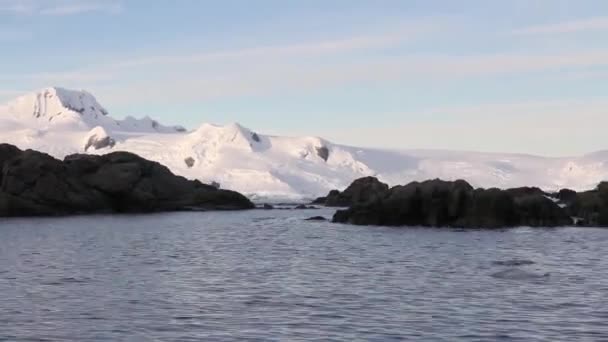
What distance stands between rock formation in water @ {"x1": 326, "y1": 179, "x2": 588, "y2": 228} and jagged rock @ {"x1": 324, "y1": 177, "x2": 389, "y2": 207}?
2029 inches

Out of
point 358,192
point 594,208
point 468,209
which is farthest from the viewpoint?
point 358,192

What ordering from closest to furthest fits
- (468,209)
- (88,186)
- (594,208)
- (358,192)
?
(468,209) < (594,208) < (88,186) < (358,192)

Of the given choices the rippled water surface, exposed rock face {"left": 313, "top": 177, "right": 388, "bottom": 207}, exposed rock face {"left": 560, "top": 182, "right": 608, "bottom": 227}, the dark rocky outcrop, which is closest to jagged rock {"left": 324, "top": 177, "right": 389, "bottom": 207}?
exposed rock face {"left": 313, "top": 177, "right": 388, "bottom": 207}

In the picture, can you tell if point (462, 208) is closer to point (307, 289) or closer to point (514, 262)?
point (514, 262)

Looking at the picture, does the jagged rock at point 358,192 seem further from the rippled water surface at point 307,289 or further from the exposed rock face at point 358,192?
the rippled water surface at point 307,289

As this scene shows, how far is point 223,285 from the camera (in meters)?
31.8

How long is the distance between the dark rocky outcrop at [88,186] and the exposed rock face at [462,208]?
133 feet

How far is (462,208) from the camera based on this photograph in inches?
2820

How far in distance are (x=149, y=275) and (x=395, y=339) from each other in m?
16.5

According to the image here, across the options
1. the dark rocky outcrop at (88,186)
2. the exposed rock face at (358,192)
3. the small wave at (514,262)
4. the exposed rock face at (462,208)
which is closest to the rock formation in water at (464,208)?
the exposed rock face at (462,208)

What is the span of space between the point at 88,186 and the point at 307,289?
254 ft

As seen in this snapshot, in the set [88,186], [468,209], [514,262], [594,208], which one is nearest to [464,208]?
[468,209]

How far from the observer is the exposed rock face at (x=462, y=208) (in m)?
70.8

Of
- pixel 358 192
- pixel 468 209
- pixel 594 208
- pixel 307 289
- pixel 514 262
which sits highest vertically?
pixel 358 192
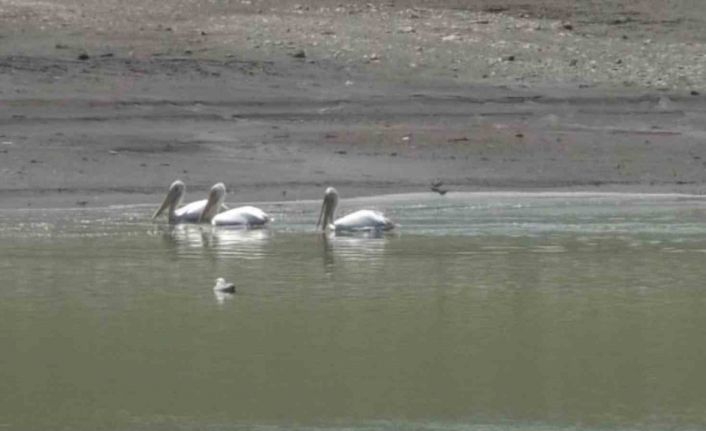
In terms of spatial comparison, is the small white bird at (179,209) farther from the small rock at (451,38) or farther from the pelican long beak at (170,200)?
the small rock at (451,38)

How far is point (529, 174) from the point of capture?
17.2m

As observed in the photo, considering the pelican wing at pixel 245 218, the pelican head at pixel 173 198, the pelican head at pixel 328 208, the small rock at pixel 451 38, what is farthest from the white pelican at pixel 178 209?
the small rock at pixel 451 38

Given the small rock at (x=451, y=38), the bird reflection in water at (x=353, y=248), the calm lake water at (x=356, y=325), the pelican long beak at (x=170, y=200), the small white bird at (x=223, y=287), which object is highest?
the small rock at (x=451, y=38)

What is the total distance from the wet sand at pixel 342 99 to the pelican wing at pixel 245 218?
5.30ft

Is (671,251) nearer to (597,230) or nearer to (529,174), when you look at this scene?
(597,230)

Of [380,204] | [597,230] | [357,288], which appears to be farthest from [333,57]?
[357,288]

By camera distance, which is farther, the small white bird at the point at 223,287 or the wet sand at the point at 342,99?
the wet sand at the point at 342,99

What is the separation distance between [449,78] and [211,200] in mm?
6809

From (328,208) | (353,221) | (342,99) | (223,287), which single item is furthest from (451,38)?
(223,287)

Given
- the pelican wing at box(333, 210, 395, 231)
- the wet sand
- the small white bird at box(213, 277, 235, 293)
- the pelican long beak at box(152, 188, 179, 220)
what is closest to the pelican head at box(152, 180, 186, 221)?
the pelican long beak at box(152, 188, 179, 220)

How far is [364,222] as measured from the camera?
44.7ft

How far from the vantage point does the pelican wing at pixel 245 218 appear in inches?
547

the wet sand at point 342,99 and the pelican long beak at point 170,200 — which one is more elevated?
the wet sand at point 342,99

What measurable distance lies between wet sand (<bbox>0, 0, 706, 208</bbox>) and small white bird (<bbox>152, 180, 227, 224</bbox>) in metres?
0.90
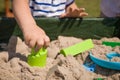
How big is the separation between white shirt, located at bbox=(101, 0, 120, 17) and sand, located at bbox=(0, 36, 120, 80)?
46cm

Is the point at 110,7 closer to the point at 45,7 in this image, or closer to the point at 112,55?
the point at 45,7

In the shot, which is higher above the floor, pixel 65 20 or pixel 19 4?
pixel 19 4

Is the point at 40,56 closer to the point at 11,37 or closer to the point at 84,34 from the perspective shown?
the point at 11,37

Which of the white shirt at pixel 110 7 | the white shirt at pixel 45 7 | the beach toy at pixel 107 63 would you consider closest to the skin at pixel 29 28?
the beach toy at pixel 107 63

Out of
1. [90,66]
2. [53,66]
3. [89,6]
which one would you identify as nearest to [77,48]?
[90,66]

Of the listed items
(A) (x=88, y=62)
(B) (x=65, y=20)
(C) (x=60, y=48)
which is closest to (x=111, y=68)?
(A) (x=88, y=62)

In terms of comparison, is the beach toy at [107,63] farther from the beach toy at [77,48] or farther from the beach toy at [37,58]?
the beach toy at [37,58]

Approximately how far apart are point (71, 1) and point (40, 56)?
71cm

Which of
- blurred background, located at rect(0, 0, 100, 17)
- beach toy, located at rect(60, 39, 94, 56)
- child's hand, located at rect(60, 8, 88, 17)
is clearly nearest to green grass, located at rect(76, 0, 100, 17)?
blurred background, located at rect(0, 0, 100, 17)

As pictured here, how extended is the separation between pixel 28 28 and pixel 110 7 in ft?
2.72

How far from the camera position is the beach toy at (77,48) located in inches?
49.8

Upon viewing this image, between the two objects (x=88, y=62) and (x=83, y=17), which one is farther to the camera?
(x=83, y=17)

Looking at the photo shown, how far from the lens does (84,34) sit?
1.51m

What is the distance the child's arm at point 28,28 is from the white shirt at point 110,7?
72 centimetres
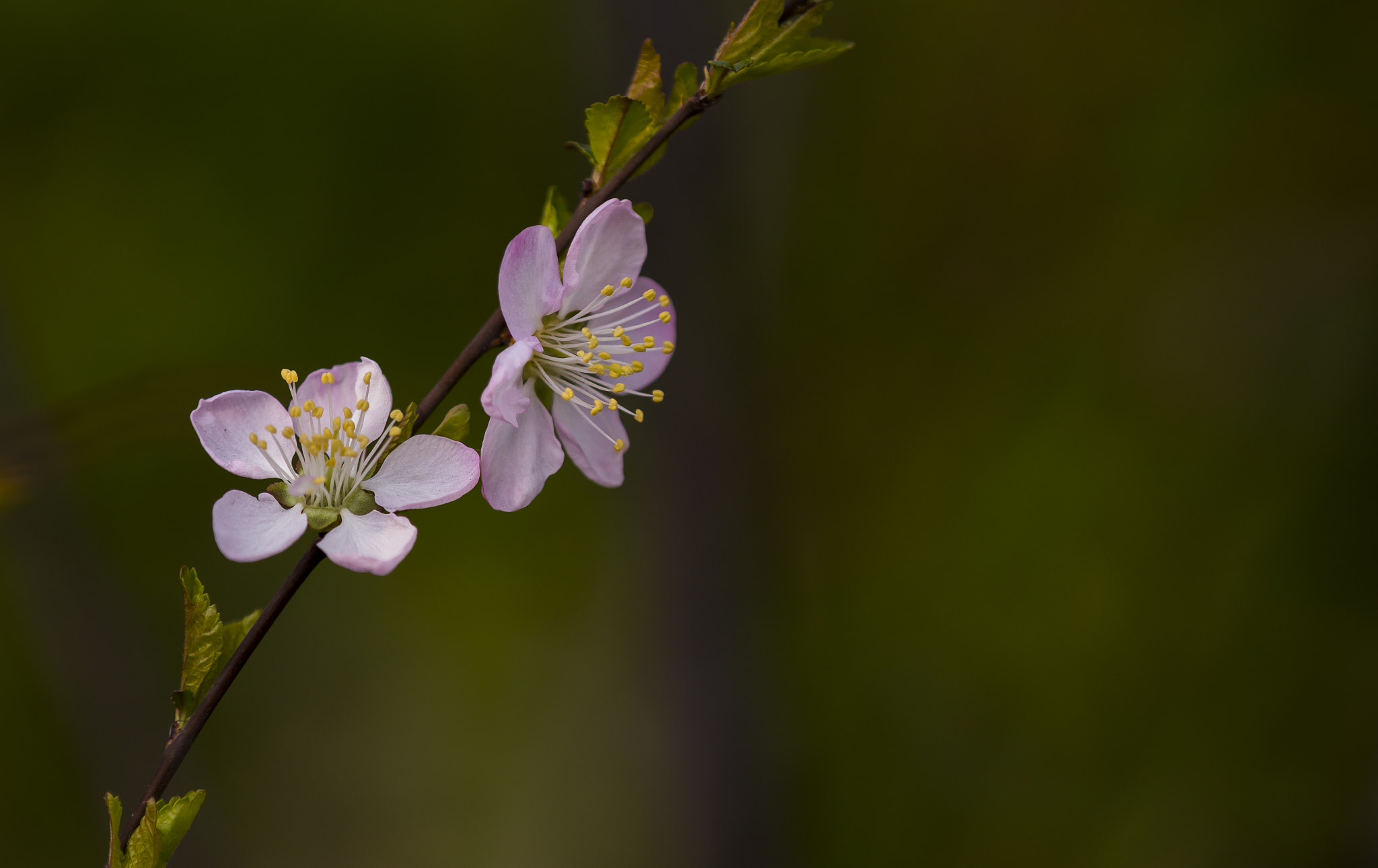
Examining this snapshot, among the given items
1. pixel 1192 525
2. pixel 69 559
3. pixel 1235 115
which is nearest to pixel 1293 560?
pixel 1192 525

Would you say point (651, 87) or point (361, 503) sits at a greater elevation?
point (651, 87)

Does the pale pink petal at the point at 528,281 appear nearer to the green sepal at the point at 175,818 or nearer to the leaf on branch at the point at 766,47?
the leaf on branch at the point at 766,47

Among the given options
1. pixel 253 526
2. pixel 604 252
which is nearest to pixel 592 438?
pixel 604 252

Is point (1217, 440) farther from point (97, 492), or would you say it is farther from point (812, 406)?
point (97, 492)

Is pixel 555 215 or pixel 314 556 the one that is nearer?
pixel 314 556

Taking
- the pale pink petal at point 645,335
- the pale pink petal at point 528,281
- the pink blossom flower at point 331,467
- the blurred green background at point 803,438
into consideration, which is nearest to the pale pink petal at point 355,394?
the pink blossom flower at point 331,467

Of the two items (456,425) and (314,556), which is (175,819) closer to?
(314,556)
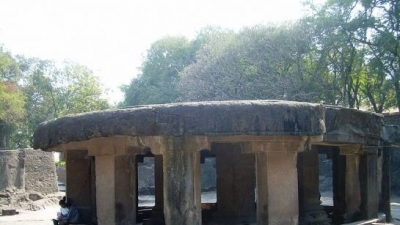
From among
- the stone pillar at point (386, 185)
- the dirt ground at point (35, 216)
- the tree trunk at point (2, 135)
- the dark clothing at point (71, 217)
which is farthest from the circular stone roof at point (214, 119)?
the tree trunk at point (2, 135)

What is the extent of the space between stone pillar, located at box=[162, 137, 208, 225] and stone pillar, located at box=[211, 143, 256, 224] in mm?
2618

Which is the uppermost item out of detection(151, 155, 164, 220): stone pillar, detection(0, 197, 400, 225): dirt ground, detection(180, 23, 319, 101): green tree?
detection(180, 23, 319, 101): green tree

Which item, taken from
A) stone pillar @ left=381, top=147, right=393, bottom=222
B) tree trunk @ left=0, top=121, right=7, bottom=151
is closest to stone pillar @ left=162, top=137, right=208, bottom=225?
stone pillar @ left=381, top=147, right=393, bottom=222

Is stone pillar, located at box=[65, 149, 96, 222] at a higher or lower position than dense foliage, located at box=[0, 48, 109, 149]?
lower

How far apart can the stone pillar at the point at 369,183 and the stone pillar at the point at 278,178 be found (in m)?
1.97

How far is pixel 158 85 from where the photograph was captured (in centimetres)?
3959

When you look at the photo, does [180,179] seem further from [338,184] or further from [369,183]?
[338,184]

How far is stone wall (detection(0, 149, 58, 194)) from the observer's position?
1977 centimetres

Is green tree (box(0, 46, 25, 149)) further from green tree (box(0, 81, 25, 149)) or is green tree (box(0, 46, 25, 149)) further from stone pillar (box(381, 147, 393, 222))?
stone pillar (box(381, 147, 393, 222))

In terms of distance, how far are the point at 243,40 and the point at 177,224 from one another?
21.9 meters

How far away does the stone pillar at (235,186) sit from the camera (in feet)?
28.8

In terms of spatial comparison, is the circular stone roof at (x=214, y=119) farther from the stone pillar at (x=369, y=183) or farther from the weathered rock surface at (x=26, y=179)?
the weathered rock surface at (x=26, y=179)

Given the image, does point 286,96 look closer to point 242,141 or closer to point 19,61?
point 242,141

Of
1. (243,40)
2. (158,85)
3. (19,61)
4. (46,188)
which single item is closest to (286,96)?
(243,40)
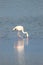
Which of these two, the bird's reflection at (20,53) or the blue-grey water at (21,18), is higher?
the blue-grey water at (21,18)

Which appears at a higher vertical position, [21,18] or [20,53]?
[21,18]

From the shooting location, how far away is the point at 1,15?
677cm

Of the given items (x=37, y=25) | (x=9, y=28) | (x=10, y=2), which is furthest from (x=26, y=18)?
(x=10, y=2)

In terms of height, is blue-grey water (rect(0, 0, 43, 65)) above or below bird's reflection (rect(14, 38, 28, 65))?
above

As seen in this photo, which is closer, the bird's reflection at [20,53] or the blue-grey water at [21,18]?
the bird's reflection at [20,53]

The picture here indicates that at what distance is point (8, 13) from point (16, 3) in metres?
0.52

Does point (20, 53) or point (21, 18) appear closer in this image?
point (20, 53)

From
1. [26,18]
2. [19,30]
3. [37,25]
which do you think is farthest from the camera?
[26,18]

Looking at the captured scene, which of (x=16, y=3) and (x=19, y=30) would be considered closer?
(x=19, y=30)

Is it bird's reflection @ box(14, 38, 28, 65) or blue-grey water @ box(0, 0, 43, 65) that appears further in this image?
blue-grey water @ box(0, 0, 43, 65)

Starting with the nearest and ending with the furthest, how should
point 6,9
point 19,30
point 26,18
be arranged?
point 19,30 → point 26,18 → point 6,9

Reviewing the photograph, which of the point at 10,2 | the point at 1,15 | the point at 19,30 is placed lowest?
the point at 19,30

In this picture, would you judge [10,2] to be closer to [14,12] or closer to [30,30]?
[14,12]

§ **What this task involves**
Reproduce the items between the line holding "Starting with the" and the end of the items, inclusive, replacing "arranged" with "ordered" and leaving everything else as it is.

§ **Output**
Starting with the nearest and ending with the furthest, how should
point 6,9
point 19,30
point 26,18
be ordered?
point 19,30 → point 26,18 → point 6,9

Reviewing the photograph, which of the point at 10,2 | the point at 1,15 | the point at 19,30 is placed lowest?
the point at 19,30

In this picture, would you judge [10,2] to be closer to [14,12] or closer to [30,30]?
[14,12]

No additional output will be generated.